Reproduce the lines below word for word, changing nothing.

═════ THE INPUT

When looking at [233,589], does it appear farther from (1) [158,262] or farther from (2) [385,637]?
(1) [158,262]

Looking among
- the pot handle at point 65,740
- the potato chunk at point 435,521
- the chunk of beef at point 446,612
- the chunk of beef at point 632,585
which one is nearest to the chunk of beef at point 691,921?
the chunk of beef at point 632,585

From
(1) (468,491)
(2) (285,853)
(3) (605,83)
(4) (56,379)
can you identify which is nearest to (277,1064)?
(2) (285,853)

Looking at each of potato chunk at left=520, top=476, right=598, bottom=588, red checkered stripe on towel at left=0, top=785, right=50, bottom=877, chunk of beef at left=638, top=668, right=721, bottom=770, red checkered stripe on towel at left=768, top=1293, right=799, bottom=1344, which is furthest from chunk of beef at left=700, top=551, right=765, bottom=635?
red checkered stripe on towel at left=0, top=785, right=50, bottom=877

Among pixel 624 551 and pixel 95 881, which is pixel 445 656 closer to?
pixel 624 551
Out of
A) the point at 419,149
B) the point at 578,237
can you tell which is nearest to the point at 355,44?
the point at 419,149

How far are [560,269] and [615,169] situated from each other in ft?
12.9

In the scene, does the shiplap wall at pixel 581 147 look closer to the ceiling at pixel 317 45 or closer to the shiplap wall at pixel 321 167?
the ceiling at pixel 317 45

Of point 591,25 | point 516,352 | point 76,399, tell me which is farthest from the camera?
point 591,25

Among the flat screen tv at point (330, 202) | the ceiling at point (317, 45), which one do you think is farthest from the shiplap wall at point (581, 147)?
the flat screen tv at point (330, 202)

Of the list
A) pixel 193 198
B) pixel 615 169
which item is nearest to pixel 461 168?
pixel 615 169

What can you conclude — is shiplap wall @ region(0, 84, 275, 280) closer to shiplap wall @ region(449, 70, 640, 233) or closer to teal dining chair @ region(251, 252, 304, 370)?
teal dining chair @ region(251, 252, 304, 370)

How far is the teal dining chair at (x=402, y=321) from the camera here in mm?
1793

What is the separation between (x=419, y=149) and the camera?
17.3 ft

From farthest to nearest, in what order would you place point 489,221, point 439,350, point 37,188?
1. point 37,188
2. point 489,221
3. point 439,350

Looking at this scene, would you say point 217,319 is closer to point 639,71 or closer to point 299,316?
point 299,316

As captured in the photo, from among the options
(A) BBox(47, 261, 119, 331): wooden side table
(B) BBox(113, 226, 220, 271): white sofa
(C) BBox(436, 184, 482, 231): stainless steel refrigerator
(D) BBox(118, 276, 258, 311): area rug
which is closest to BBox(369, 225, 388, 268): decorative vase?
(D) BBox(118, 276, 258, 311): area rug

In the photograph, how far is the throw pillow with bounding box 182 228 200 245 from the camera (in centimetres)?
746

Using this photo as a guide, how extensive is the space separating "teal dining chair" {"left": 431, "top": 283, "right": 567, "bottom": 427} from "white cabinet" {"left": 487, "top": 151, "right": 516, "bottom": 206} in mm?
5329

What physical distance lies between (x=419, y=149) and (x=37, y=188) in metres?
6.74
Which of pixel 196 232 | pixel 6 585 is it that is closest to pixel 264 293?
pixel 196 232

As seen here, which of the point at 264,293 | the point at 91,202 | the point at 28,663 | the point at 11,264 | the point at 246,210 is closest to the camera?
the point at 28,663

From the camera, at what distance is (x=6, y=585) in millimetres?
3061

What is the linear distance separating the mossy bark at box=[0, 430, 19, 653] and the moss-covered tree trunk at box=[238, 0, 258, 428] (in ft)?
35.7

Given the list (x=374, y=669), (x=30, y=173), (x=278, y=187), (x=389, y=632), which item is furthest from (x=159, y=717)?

══════════

*FULL OUTPUT*
When looking at [233,589], does it appear farther from (1) [158,262] or farther from (2) [385,637]?
(1) [158,262]

Looking among
- the pot handle at point 65,740
- the potato chunk at point 435,521
- the chunk of beef at point 446,612
- the chunk of beef at point 632,585
which one is nearest to the chunk of beef at point 691,921?
the chunk of beef at point 632,585

From
(1) (468,491)
(2) (285,853)
(3) (605,83)
(4) (56,379)
can you identify which is nearest to (277,1064)?
(2) (285,853)

Looking at each of potato chunk at left=520, top=476, right=598, bottom=588, red checkered stripe on towel at left=0, top=785, right=50, bottom=877, chunk of beef at left=638, top=668, right=721, bottom=770, red checkered stripe on towel at left=768, top=1293, right=799, bottom=1344, which is furthest from chunk of beef at left=700, top=551, right=765, bottom=635?
red checkered stripe on towel at left=0, top=785, right=50, bottom=877

Among pixel 624 551 and pixel 95 881, which is pixel 445 656 closer to?
pixel 624 551
Out of
A) the point at 419,149
B) the point at 578,237
can you tell which is nearest to the point at 355,44?
the point at 419,149

How far are [560,269] and [615,169] situated from each other in ft?
12.9

In the scene, does the shiplap wall at pixel 581 147 look closer to the ceiling at pixel 317 45 or closer to the shiplap wall at pixel 321 167?
the ceiling at pixel 317 45

Of point 591,25 | point 516,352 | point 76,399, tell me which is farthest from the camera?
point 591,25

Among the flat screen tv at point (330, 202) | the ceiling at point (317, 45), which one do you think is farthest from the shiplap wall at point (581, 147)?
the flat screen tv at point (330, 202)

Of the list
A) pixel 193 198
B) pixel 615 169
which item is nearest to pixel 461 168?
pixel 615 169

What can you conclude — is shiplap wall @ region(0, 84, 275, 280) closer to shiplap wall @ region(449, 70, 640, 233) or closer to teal dining chair @ region(251, 252, 304, 370)?
teal dining chair @ region(251, 252, 304, 370)

How far is the teal dining chair at (x=402, y=321) from the camera here in mm?
1793

What is the separation between (x=419, y=149) and the camera?
17.3 ft

From farthest to nearest, in what order would you place point 489,221, point 439,350, point 37,188?
1. point 37,188
2. point 489,221
3. point 439,350

Looking at this scene, would you say point 217,319 is closer to point 639,71 or closer to point 299,316?
point 299,316

As captured in the photo, from among the options
(A) BBox(47, 261, 119, 331): wooden side table
(B) BBox(113, 226, 220, 271): white sofa
(C) BBox(436, 184, 482, 231): stainless steel refrigerator
(D) BBox(118, 276, 258, 311): area rug
which is closest to BBox(369, 225, 388, 268): decorative vase?
(D) BBox(118, 276, 258, 311): area rug

In the photograph, how far is the throw pillow with bounding box 182 228 200 245 from the camera (in centimetres)?
746

Using this photo as a guide, how extensive is the space separating "teal dining chair" {"left": 431, "top": 283, "right": 567, "bottom": 427} from "white cabinet" {"left": 487, "top": 151, "right": 516, "bottom": 206} in mm?
5329

What physical distance lies between (x=419, y=149) and (x=37, y=188) in metres?
6.74
Which of pixel 196 232 | pixel 6 585 is it that is closest to pixel 264 293?
pixel 196 232

As seen here, which of the point at 264,293 | the point at 91,202 | the point at 28,663 | the point at 11,264 | the point at 246,210 is closest to the camera?
the point at 28,663

From the camera, at what distance is (x=6, y=585) in millimetres?
3061

What is the linear distance separating the mossy bark at box=[0, 430, 19, 653] and the moss-covered tree trunk at box=[238, 0, 258, 428] (in ft)?
35.7

Given the list (x=374, y=669), (x=30, y=173), (x=278, y=187), (x=389, y=632), which item is furthest from (x=159, y=717)?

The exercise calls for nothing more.